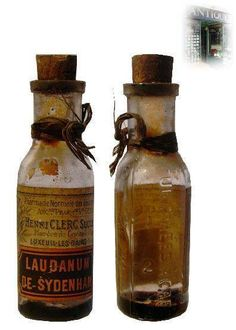 Laudanum Victorian Alcholic tinctre with opium sweetened with sugar...taken with Absinthe..heard this mentioned in films wondered what it was ..cheaper than a bottle wine and not taxed..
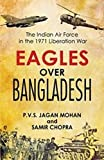 Eagles Over Bangladesh: The Indian Air Force in the 1971 Liberation War
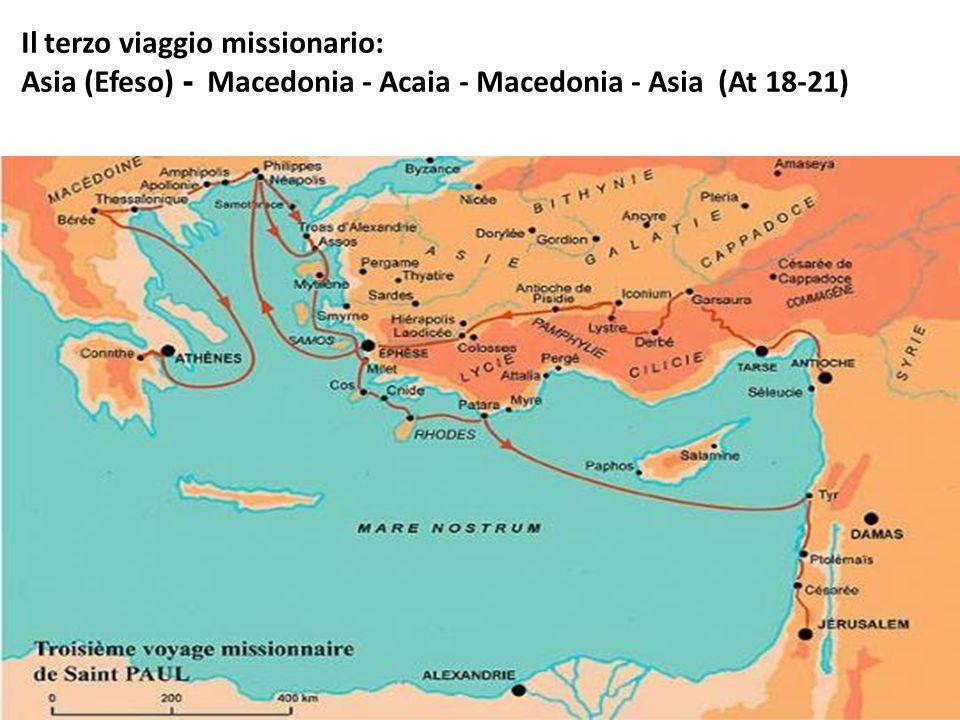 Il terzo viaggio missionario: Asia (Efeso) - Macedonia - Acaia - Macedonia - Asia (At 18-21)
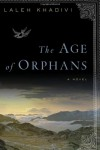 The Age of Orphans: A Novel - Laleh Khadivi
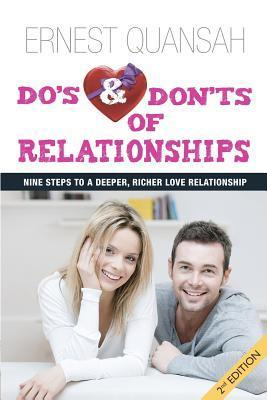 Dos and Donts of Relationships: Nine Steps to a Deeper, Richer Love Relationship  by  Ernest Quansah MR
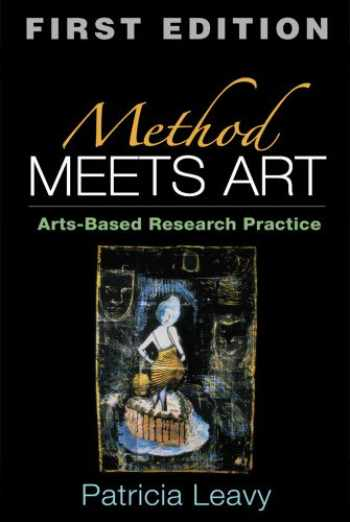 9781593852597-1593852592-Method Meets Art, First Edition: Arts-Based Research Practice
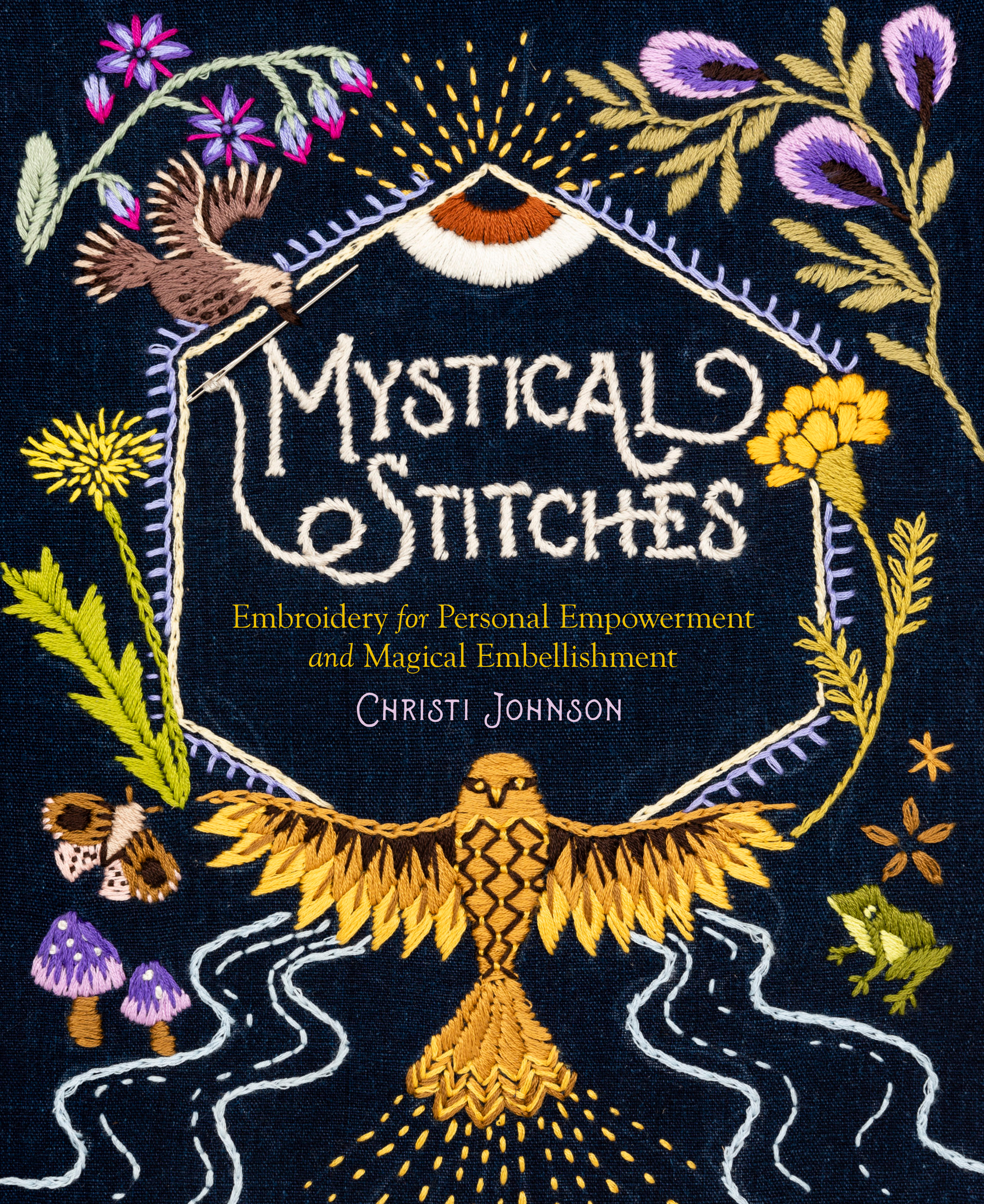 Mystical Stitches Embroidery for Personal Empowerment and Magical Embellishment - Christi Johnson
:::::
[Task instructions]:
Please give back exactly the lines from the first line of the records above through the line containing "9781593852597-1593852592-Method Meets Art, First", only those and both included, with the pictures removed.

[Result of this exercise]:
 Laudanum Victorian Alcholic tinctre with opium sweetened with sugar...taken with Absinthe..heard this mentioned in films wondered what it was ..cheaper than a bottle wine and not taxed..
 Eagles Over Bangladesh: The Indian Air Force in the 1971 Liberation War
 Il terzo viaggio missionario: Asia (Efeso) - Macedonia - Acaia - Macedonia - Asia (At 18-21)
 The Age of Orphans: A Novel - Laleh Khadivi
 Dos and Donts of Relationships: Nine Steps to a Deeper, Richer Love Relationship  by  Ernest Quansah MR
 9781593852597-1593852592-Method Meets Art, First Edition: Arts-Based Research Practice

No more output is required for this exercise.